#### What the exercise asks:
Restate each entry below exactly; pictures stay out of the copy.
[[ Task input, beginning ]]
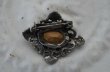 画像4: SALE【30%OFF】ENGLAND antique Brooch イギリスアンティーク ブローチ アクセサリー ヴィンテージブローチ コスチュームジュエリー 1960-80's 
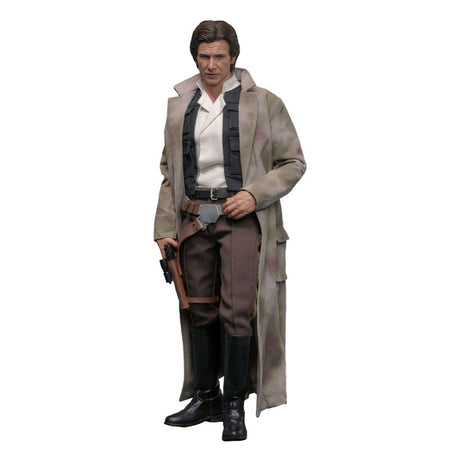 Star Wars: Han Solo Sixth Scale Action Figure, 30cm
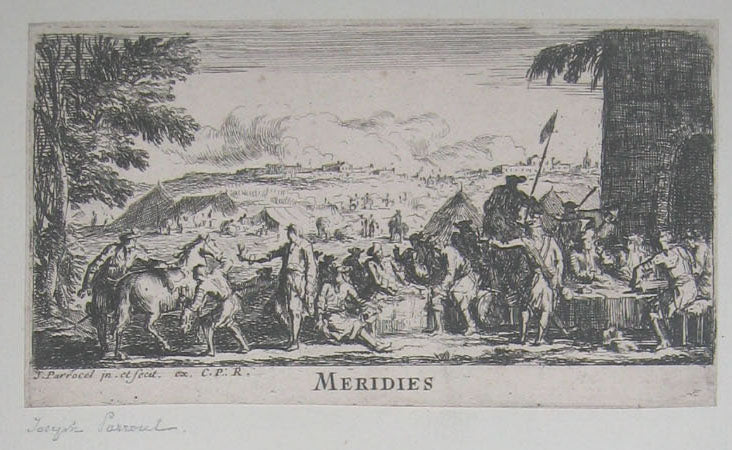 Meridies.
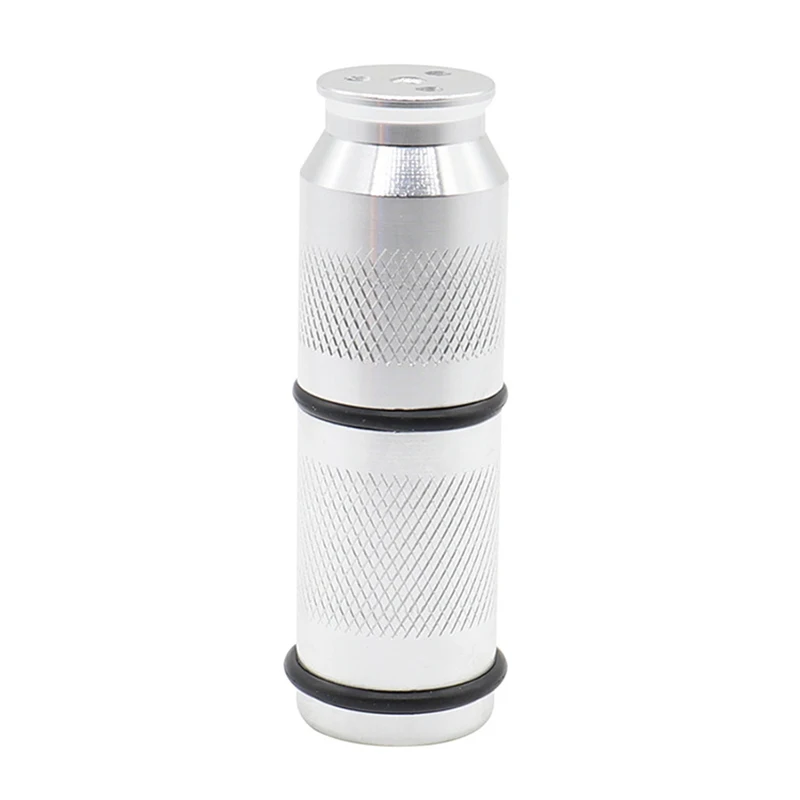 Aluminium Cream Whipper Charger Aluminum Cracker Bottle Opener 100pcs/lot | Дом и сад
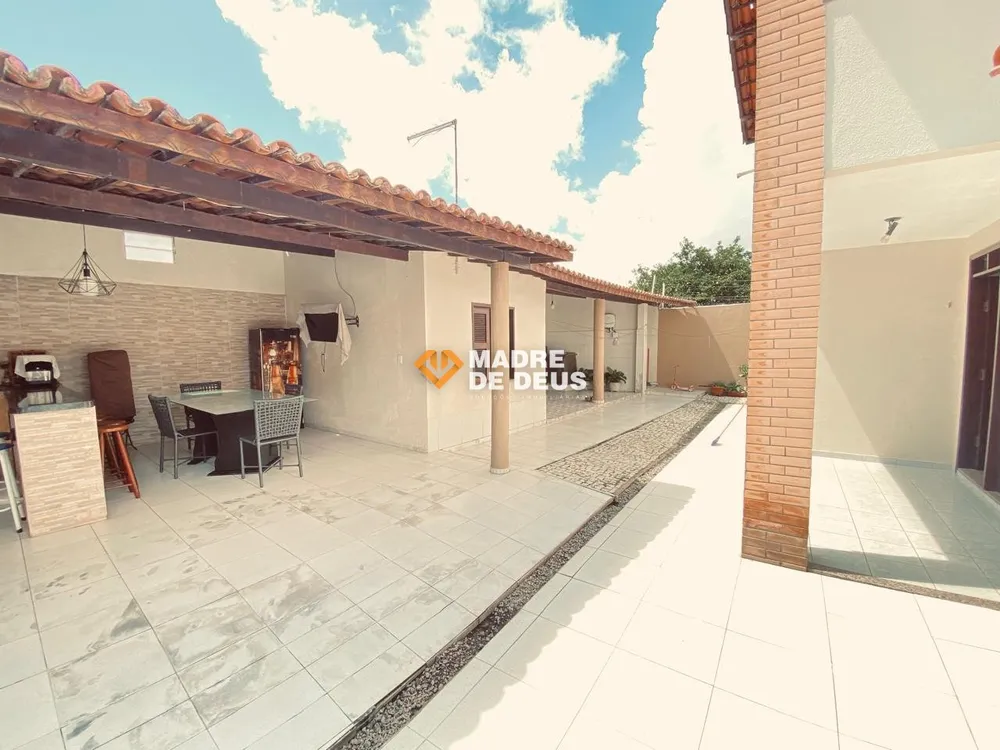 Casa, 5 quartos, 286 m² - Foto 7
[[ Task input, end ]]
#### Result:
 画像4: SALE【30%OFF】ENGLAND antique Brooch イギリスアンティーク ブローチ アクセサリー ヴィンテージブローチ コスチュームジュエリー 1960-80's 
 Star Wars: Han Solo Sixth Scale Action Figure, 30cm
 Meridies.
 Aluminium Cream Whipper Charger Aluminum Cracker Bottle Opener 100pcs/lot | Дом и сад
 Casa, 5 quartos, 286 m² - Foto 7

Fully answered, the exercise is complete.